So the Christmas revelry is over and its time to get serious I guess. (Oh no it isn't, oh yes it is) But not before a bit of seasonal silliness with the Didsbury Players with their Original ( and quite unique!) pantomime The Prince and the Porpoise.
Written by one of their merry band of players, Jon Martin, the panto is the tale of evil ( and very orange) Businessman Donald Trout's plans to make Pantoland great again by tearing down the woods where Jane and Mal live with their evil Stepmother Mother May, who one suspects may have been having a special relationship with the tangoed terror. As well as getting a helping (tiny) hand from May, Trout has bewitched the people of Pantoland turning them into his Zombie Porpoise Army. Only Prince Dashing, and love of course, can save the day!
With more marine based puns, than you can shake a fish stick at, some very groanable ( in a good way) one liners, clever modern references ( including some very topical references, one particular line of Trump's ( ooops sorry Trout's) having been inspired by the previous day's news) , lots of singing, dancing and general silliness this was a fun and at times surreal way to spend an evening.
The players were clearly having a great and it was infectious. They made the most of having some great singers in the cast, showcasing their talents in some lively numbers with fun choreography. There were plenty of laughs and lots of the traditional panto shenanigans were present, allowing plenty of opportunity for boos, cheers, oh no's, and trumpet fanfares from the audience.
Jonathan Robertson as Trout somewhat stole the show with his excellent and very funny performance. Memorable though he was, my abiding memory of the show has be the Zombie Porpoise dance troupe. Let's face it, you haven't lived until you have seen a singing Porpoise leading a Porpoise Army in a full on Abba routine. Or our marine friends dancing to Donald singing Michael Jackson's hit Bad. Quite surreal but totally hilarious.
#hakenews this isn't. This panto was a shoal lot of fun and left me giddy as a kipper.

---+---

**EXERCISE:** Return everything in the panto review from "Jonathan Robertson as" down to "as a kipper.", copied word for word. You won't need the records for this.

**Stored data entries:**
---+---

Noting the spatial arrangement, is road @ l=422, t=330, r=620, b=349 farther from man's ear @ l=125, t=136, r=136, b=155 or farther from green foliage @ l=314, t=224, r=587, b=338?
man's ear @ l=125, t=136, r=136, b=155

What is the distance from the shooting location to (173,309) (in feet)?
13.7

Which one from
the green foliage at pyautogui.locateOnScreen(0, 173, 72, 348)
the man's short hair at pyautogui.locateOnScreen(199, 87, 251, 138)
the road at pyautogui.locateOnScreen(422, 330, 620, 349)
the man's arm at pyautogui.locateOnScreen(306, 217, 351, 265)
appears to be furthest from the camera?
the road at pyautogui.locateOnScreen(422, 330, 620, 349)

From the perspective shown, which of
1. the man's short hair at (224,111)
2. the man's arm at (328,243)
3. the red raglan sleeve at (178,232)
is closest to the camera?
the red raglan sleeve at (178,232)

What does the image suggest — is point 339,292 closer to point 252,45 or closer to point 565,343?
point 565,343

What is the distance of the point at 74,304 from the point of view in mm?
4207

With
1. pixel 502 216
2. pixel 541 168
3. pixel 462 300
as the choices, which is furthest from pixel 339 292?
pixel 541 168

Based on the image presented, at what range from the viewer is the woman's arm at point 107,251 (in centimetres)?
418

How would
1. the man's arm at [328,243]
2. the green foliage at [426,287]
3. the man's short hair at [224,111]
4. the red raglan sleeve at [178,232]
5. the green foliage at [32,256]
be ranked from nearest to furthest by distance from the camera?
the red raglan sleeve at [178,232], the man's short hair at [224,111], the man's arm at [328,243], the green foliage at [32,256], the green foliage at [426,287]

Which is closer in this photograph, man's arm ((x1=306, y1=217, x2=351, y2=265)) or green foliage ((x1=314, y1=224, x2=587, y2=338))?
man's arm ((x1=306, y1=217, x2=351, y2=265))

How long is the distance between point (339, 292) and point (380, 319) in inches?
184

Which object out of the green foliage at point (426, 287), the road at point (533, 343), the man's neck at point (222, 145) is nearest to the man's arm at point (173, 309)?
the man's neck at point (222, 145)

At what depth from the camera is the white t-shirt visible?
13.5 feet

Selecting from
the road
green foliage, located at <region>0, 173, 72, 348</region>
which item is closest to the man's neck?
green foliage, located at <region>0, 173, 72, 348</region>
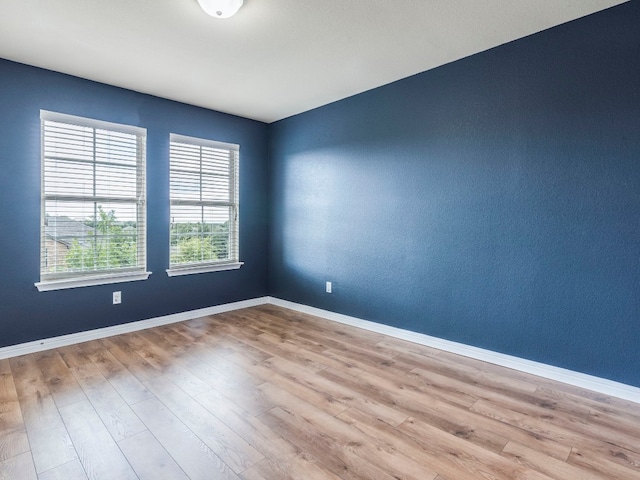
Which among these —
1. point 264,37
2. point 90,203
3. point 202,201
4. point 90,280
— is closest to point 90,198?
point 90,203

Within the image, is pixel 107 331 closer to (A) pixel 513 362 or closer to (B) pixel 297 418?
(B) pixel 297 418

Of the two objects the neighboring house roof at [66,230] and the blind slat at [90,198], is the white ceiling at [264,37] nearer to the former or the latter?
the blind slat at [90,198]

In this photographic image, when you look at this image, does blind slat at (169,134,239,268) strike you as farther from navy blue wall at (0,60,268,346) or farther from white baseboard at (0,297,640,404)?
white baseboard at (0,297,640,404)

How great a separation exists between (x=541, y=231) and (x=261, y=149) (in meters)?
3.49

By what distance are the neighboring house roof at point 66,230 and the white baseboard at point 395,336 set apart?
90 cm

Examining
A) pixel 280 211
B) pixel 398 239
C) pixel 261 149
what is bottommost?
pixel 398 239

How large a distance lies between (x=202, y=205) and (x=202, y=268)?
2.50ft

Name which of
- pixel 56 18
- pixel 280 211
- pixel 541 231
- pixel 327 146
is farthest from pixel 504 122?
pixel 56 18

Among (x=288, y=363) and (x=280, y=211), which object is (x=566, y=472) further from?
(x=280, y=211)

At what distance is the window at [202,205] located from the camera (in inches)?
155

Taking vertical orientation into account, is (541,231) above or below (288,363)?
above

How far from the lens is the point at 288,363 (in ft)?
9.09

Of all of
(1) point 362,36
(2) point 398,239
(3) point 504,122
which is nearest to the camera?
(1) point 362,36

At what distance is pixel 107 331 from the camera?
3.40m
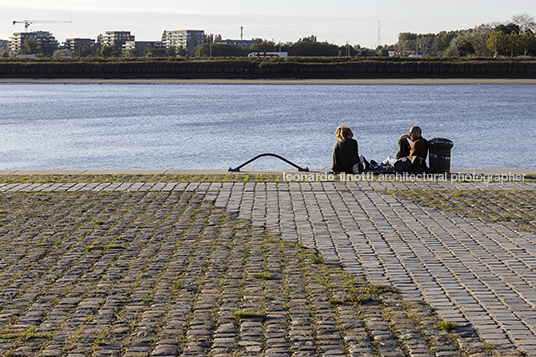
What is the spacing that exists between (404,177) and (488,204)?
2.96 meters

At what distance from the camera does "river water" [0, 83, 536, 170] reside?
78.0 ft

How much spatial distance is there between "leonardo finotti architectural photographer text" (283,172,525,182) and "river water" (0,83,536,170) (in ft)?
24.8

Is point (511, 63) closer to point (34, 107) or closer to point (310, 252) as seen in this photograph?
point (34, 107)

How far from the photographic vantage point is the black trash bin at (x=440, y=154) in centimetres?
1273

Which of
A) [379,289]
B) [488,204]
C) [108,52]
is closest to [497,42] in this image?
[488,204]

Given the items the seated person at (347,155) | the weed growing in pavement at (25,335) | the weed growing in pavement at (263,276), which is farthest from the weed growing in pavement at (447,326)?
the seated person at (347,155)

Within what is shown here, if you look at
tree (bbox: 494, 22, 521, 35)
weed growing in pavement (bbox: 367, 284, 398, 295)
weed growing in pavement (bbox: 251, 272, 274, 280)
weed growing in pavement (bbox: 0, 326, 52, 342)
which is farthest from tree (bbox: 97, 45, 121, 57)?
weed growing in pavement (bbox: 0, 326, 52, 342)

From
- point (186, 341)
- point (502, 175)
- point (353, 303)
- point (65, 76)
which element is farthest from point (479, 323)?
point (65, 76)

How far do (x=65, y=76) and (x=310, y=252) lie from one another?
10451 centimetres

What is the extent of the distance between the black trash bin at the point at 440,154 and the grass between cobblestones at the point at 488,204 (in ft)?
6.44

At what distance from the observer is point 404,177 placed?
12594 mm

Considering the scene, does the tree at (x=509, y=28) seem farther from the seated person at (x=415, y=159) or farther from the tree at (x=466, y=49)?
the seated person at (x=415, y=159)

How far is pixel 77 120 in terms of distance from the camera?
44.9m

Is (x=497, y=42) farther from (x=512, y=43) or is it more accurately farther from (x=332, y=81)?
(x=332, y=81)
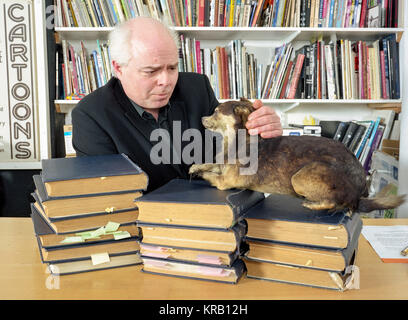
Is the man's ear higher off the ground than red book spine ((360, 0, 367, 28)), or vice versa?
red book spine ((360, 0, 367, 28))

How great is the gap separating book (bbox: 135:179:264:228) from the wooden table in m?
0.15

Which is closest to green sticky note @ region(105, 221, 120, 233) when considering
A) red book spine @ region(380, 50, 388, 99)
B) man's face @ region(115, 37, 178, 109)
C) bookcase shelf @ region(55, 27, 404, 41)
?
man's face @ region(115, 37, 178, 109)

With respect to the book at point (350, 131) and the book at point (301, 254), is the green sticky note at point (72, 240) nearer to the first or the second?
the book at point (301, 254)

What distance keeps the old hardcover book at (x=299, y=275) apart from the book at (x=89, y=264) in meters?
0.29

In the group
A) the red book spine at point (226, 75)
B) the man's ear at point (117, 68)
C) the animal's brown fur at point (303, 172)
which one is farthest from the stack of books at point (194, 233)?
the red book spine at point (226, 75)

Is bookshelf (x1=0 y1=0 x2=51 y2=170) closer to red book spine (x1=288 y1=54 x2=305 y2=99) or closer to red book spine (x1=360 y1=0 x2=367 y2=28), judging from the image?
red book spine (x1=288 y1=54 x2=305 y2=99)

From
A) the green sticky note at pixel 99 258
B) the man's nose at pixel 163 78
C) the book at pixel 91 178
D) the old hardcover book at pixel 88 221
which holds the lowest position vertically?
the green sticky note at pixel 99 258

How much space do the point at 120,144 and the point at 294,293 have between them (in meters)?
0.92

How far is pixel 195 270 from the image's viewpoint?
83 cm

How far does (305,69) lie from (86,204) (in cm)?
211

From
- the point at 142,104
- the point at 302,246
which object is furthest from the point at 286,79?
the point at 302,246

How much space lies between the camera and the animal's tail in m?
0.91

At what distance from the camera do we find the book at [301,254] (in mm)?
755
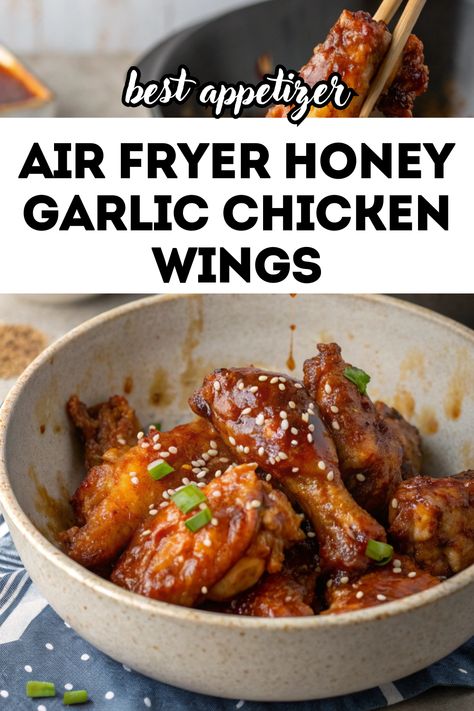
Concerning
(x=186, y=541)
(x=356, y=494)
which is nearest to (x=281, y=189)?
(x=356, y=494)

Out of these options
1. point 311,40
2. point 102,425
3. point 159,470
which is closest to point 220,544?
point 159,470

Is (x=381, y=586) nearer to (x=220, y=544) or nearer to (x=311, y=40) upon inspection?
(x=220, y=544)

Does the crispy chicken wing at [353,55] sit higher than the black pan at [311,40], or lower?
lower

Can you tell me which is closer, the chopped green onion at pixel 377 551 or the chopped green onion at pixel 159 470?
the chopped green onion at pixel 377 551

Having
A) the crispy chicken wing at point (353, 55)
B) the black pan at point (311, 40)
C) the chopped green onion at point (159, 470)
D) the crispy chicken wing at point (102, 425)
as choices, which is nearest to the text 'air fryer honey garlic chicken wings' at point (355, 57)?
the crispy chicken wing at point (353, 55)

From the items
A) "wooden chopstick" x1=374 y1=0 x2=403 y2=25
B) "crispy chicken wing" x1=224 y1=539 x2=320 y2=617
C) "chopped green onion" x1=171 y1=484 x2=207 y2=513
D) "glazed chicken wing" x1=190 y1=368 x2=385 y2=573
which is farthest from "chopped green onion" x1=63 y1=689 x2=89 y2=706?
"wooden chopstick" x1=374 y1=0 x2=403 y2=25

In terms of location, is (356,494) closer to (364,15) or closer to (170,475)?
(170,475)

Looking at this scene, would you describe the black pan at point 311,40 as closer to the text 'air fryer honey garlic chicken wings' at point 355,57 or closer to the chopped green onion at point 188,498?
the text 'air fryer honey garlic chicken wings' at point 355,57

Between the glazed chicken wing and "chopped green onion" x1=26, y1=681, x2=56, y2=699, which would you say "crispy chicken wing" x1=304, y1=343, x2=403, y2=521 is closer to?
the glazed chicken wing
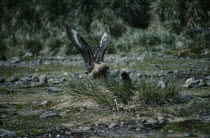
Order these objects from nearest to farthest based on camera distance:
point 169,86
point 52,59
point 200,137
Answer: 1. point 200,137
2. point 169,86
3. point 52,59

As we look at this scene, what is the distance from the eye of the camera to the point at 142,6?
1828cm

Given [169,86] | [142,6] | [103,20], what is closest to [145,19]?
[142,6]

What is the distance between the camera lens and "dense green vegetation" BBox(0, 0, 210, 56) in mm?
15961

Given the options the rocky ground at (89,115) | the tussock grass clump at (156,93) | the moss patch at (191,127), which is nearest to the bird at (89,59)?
the rocky ground at (89,115)

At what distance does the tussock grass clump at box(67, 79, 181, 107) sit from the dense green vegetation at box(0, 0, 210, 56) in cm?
907

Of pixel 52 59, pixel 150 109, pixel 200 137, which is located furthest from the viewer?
pixel 52 59

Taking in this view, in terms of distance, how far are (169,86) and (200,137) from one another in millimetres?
2084

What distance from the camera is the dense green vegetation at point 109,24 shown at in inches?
628

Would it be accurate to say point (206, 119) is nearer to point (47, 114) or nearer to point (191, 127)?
point (191, 127)

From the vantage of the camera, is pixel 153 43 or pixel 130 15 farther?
pixel 130 15

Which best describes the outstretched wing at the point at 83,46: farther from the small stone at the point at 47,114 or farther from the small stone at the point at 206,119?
the small stone at the point at 206,119

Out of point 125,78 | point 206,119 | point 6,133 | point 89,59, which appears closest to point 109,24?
point 89,59

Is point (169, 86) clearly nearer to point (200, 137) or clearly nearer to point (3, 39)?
point (200, 137)

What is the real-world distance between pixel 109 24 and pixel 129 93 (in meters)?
11.3
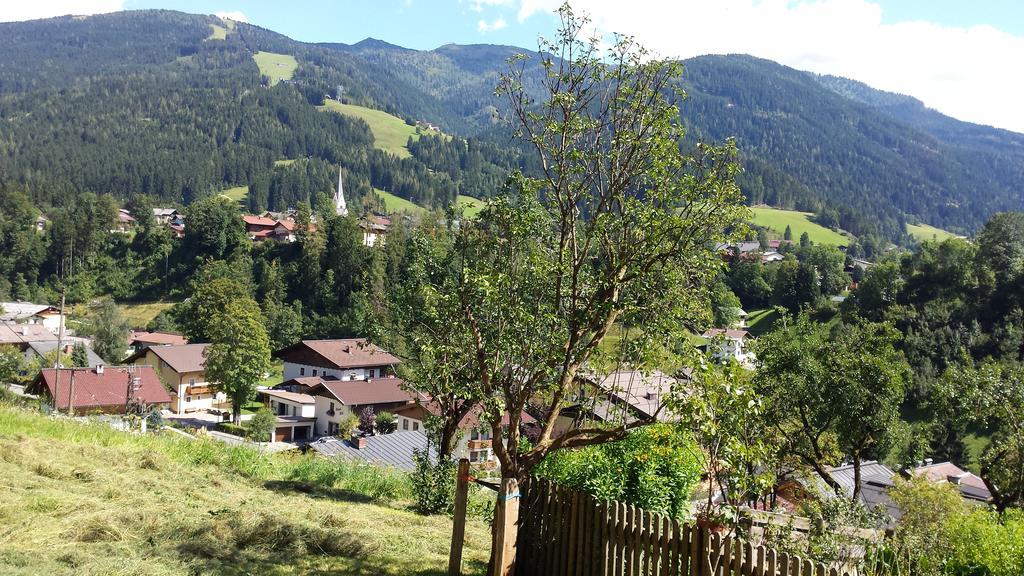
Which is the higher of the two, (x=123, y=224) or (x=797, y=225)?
(x=797, y=225)

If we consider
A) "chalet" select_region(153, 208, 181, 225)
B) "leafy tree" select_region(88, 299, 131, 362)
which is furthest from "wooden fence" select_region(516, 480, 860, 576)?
"chalet" select_region(153, 208, 181, 225)

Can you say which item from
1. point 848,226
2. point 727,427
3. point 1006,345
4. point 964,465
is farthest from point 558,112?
point 848,226

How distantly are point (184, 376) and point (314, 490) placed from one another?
49.2 m

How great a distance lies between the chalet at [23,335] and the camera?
60.1 m

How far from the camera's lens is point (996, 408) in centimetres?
1641

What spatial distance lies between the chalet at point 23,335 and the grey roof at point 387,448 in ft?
155

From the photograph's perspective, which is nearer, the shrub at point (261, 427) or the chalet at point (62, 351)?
the shrub at point (261, 427)

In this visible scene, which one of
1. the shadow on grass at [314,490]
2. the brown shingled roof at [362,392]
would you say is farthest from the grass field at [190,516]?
the brown shingled roof at [362,392]

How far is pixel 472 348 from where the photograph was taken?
704cm

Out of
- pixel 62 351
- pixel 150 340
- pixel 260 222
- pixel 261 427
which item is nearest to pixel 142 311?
pixel 150 340

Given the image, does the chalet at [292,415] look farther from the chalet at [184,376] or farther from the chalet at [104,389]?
the chalet at [104,389]

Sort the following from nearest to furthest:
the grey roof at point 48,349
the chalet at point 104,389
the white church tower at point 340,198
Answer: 1. the chalet at point 104,389
2. the grey roof at point 48,349
3. the white church tower at point 340,198

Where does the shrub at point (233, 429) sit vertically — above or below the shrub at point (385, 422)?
below

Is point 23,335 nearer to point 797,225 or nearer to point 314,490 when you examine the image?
point 314,490
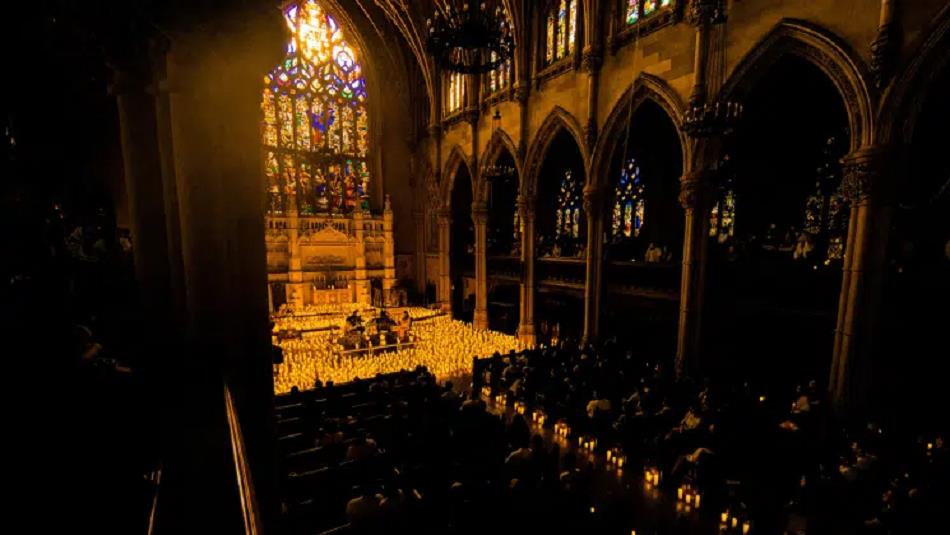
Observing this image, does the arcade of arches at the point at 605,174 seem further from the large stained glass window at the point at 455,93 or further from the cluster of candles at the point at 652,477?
the cluster of candles at the point at 652,477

---+---

**ANSWER TO THE EXERCISE:**
Jonathan Robertson as Trout somewhat stole the show with his excellent and very funny performance. Memorable though he was, my abiding memory of the show has be the Zombie Porpoise dance troupe. Let's face it, you haven't lived until you have seen a singing Porpoise leading a Porpoise Army in a full on Abba routine. Or our marine friends dancing to Donald singing Michael Jackson's hit Bad. Quite surreal but totally hilarious.
#hakenews this isn't. This panto was a shoal lot of fun and left me giddy as a kipper.